The lab next to Wittbrodt’s office is a beehive of activity. The biologist’s research group includes 22 doctoral candidates, postdoctoral researchers, and technical and administrative staff. Seven of his former doctoral candidates and nine of his postdoctoral researchers are now professors — not least because of Wittbrodt’s leadership skills. “I don’t constantly look into my co-worker’s lab journals. Otherwise pretty soon I’ll be the only one thinking.” One of Wittbrodt’s doctoral candidates created fish in which the gene for green fluorescent protein (GFP) is always active in all cells. He christened the fish “Wimbledon” after the perennially green “holy lawn” of tennis. When the researchers transplanted these cells into the area of the fish eye that permanently creates new retinal cells from stem cells, they made an astonishing discovery: The stem cells did not just develop into certain cell types of the retina, like retinal ganglion cells or amacrinal cells, they actually formed all of the cell types that together make up the retina.
There are many indicators that in the human eye, which does not have such a stem cell region, the structure-forming Müller glia assume this multipotent function. “Maybe one day, we’ll just have to stimulate these cells and they’ll repair eye damage on their own”, says Wittbrodt, thinking of possible future scenarios. He wants to publish a paper on this subject this year. It wouldn’t be his first coup.
Prof. Dr. Joachim Wittbrodt
Joachim Wittbrodt studied biology in Munich and in 2007 became both Professor of Molecular Developmental Biology and Physiology at Heidelberg University and Director of the Institute of Toxicology and Genetics at the Karlsruhe Institute of Technology (KIT).
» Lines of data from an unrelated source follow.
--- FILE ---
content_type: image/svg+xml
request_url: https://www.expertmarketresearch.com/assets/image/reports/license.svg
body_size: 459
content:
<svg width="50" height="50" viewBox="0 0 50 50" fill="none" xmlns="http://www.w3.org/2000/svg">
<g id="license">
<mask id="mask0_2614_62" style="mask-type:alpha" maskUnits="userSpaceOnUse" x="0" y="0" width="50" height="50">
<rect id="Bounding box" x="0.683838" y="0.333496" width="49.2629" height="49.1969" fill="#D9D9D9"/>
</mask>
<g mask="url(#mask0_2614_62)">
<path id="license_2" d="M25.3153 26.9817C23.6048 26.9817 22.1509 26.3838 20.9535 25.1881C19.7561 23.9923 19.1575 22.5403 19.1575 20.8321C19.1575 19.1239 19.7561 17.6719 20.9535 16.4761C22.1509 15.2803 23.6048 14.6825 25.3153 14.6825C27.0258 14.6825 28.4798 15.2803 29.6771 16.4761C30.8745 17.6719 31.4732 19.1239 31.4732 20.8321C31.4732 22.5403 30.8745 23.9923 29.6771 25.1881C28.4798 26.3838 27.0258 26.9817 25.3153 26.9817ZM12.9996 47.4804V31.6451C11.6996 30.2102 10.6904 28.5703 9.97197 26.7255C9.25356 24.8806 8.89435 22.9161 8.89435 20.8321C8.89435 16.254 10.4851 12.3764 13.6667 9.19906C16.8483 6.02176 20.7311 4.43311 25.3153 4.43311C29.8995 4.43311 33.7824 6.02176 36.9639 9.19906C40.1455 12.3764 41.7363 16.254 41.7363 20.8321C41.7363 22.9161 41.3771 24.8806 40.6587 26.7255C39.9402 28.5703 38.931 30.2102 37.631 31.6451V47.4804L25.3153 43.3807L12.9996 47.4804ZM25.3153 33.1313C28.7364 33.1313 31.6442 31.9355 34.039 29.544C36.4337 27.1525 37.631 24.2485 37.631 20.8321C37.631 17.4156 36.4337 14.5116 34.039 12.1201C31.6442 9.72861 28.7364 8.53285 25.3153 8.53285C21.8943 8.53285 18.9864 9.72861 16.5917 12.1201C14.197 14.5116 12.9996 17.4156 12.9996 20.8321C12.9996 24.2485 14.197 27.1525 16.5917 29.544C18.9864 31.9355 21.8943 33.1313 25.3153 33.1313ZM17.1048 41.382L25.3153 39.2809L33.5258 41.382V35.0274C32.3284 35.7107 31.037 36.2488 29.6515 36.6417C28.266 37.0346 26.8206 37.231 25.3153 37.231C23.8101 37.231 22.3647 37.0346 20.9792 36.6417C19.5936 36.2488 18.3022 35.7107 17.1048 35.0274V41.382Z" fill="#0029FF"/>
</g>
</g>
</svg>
He heads the Centre for Organismal Studies (COS) of Heidelberg University, the result of a “merger” of the classical disciplines of botany and zoology, and investigates the development of fish embryos from the first cells to the fully developed body. Wittbrodt is also Speaker of the Heidelberg Collaborative Research Centre “Molecular and Cellular Bases of Neural Development” and a member of the Interdisciplinary Center for Neurosciences. In 2009 he won the HMLS Investigator Award of the “Heidelberg Molecular Life Sciences” (HMLS) together with Heidelberg physicist Ernst Stelzer.